Work item ::
In your transcription, keep every record exact and leave out the pictures.
*** Records for this exercise Section Begins ***
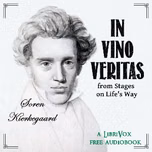 In Vino Veritas, from Stages on Life’s Way by Soren Kierkegaard (1813 - 1855)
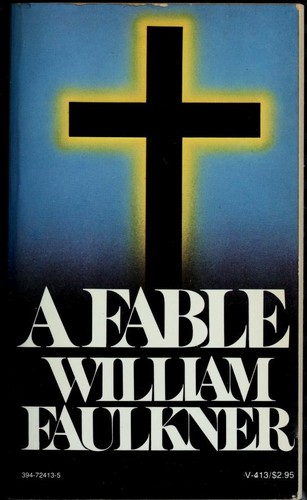 William Faulkner: A fable (1978, Vintage Books)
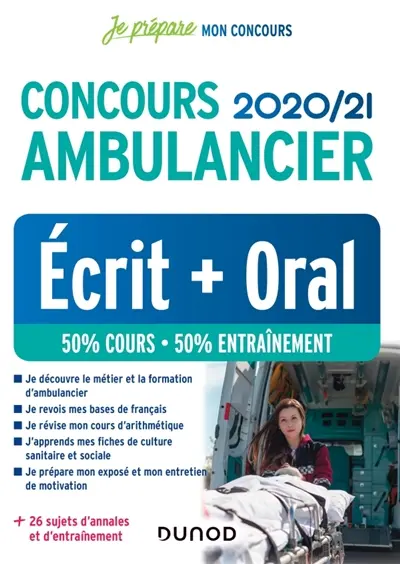 Concours ambulancier 2020-2021 : écrit + oral : 50 % cours, 50 % entraînement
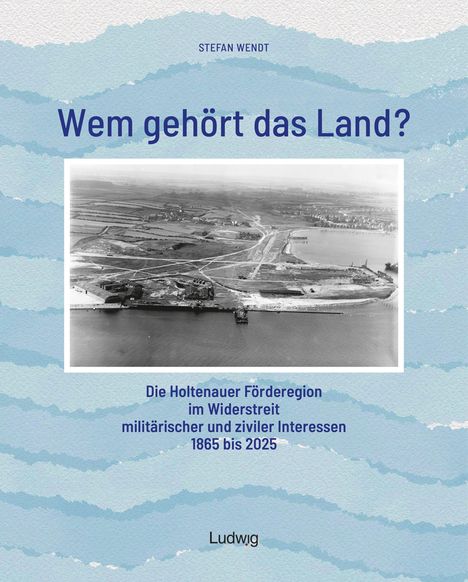 "Wem gehört das Land?" von Stefan Wendt. Schwarzweißfoto einer Landschaft, blau-weißer Hintergrund, Verlag: Ludwig.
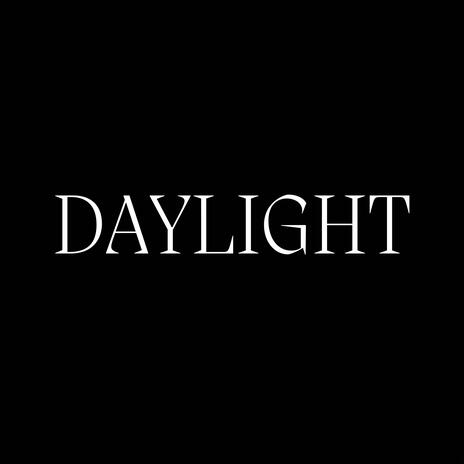 DAYLIGHT | Boomplay Music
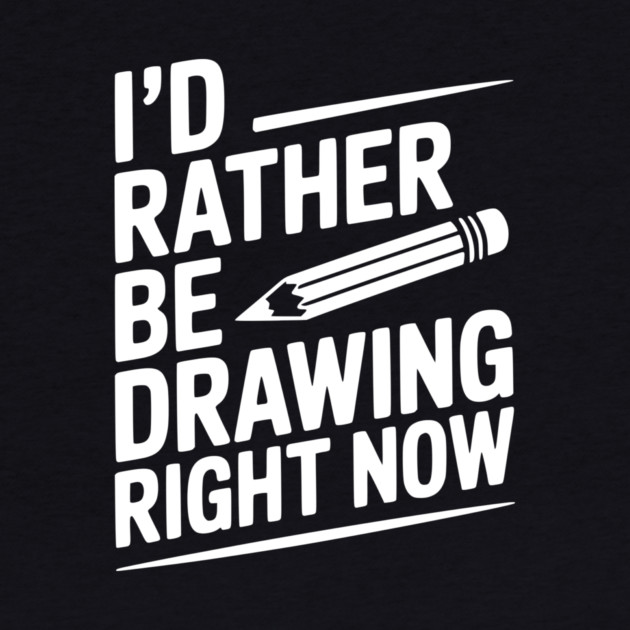 I’d Rather Be Drawing Right Now by Frank Ring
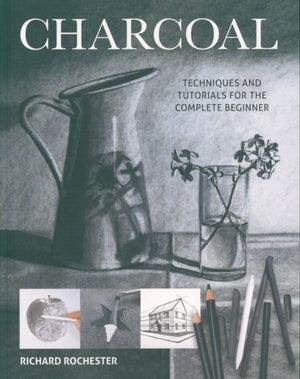 Charcoal, Techniques and tutorials for the complete beginner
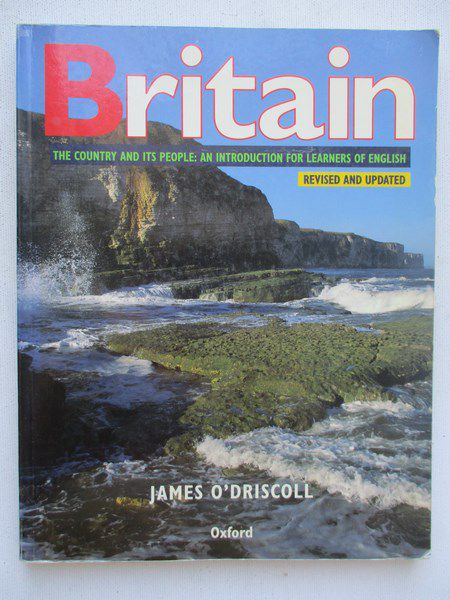 J. - Britain: The Country and its People - An Introduction for Learners of English (Revised and Updated)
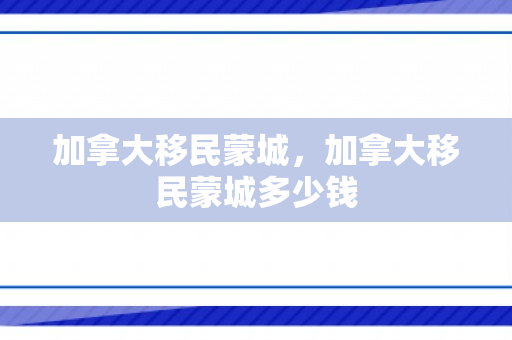 加拿大移民蒙城，加拿大移民蒙城多少钱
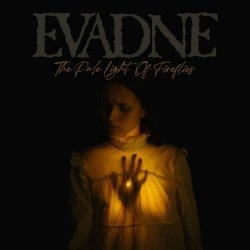 Evadne - The Pale Light Of Fireflies (2021)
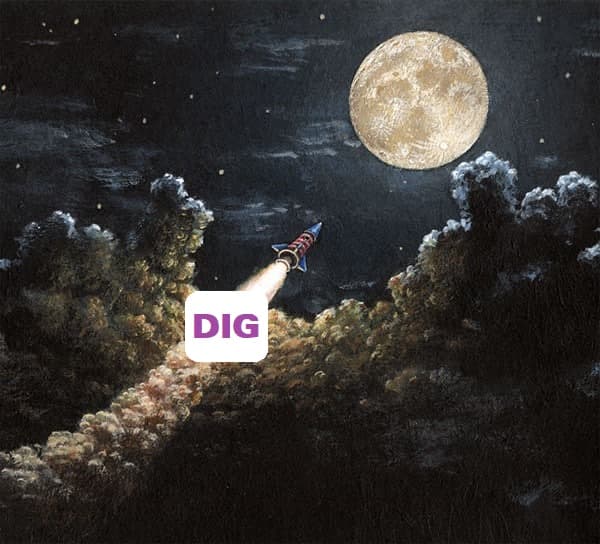 DIG to the moon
*** Records for this exercise Section Ends ***
Output for this exercise ::
 In Vino Veritas, from Stages on Life’s Way by Soren Kierkegaard (1813 - 1855)
 William Faulkner: A fable (1978, Vintage Books)
 Concours ambulancier 2020-2021 : écrit + oral : 50 % cours, 50 % entraînement
 "Wem gehört das Land?" von Stefan Wendt. Schwarzweißfoto einer Landschaft, blau-weißer Hintergrund, Verlag: Ludwig.
 DAYLIGHT | Boomplay Music
 I’d Rather Be Drawing Right Now by Frank Ring
 Charcoal, Techniques and tutorials for the complete beginner
 J. - Britain: The Country and its People - An Introduction for Learners of English (Revised and Updated)
 加拿大移民蒙城，加拿大移民蒙城多少钱
 Evadne - The Pale Light Of Fireflies (2021)
 DIG to the moon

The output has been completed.